そういうものは目に見えぬが一粒万倍と申しまして一粒の米の中に稲になりたくさんの米になるところの元がある。その中に又その元がある。そういうようなものでこの欲生というものを取ってしまうというと、第十八願というものはただほんの完成したものだけである。ちょうど親のようなものである。その第十八願の中に欲生がある。欲生というものは第十八願の根元である。だからその根元が見つからぬような第十八願というものは死んだものだ。だからその根元があるからそれが法蔵菩薩、その正体は何かと云えば欲生我国である。阿弥陀如来の正体も亦欲生我国である。因と果とを欲生我国が貫通している。又親様も欲生我国、吾々も欲生我国。親と子と貫通している。そうじゃありませんか。迷って居っても欲生我国、悟っても欲生我国、悟と迷と貫通している。それはちょうど人間の中に一つの新しいものを生殖するところの一つの本質がある。

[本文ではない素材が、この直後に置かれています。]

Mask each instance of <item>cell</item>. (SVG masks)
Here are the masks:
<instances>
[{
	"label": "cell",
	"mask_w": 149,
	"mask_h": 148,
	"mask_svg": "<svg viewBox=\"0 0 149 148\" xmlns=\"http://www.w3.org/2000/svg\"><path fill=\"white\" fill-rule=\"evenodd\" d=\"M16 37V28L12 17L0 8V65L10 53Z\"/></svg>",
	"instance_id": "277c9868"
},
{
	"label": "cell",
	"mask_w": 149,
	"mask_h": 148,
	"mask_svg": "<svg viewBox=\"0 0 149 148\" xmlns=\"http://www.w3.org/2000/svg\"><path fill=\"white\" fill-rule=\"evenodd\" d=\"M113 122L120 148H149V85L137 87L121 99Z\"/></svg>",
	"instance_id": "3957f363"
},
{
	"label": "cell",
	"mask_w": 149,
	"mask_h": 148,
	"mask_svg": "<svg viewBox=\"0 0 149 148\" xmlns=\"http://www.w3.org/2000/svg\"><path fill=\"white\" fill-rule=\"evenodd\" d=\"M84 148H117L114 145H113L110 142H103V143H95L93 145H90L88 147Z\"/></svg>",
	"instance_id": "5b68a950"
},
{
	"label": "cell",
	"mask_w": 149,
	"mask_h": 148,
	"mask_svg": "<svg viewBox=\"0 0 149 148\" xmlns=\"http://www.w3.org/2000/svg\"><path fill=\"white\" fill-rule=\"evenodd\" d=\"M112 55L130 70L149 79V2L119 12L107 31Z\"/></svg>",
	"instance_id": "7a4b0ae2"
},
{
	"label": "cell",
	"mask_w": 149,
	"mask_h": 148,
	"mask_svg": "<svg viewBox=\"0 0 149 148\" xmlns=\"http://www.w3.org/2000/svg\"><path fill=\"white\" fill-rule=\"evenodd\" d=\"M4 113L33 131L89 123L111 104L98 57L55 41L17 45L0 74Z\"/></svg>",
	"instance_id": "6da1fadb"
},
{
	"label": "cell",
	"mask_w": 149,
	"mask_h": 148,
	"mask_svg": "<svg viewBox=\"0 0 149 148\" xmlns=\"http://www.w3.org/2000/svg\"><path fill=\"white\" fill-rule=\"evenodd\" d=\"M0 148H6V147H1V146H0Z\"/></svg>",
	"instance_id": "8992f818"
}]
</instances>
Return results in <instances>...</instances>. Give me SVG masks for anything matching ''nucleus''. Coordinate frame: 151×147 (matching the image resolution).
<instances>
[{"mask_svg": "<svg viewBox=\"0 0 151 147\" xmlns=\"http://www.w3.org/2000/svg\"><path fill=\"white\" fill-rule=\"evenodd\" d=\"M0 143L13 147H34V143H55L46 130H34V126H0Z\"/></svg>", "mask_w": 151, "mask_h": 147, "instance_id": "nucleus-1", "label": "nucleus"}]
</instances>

それと同じようなものであります。だからして人間の命は直き死んでしまう。けれどもちゃんと又自分の後継ぎを作るだけの根元を備えている。第十八願というのは一人の人間のようなものである。第十八願の中の欲生我国というのは限りなく又第十八願を産み出して行くところの根元である。ちゃんとそういう仕掛けがある。それを知らんでただ信楽一つさえあればこういう信楽というものはどうして出て来るか。欲生があって信楽が出て来る。欲生がないところに信楽は出て来ない。だから自覚の原理それを知るのが廻向心である。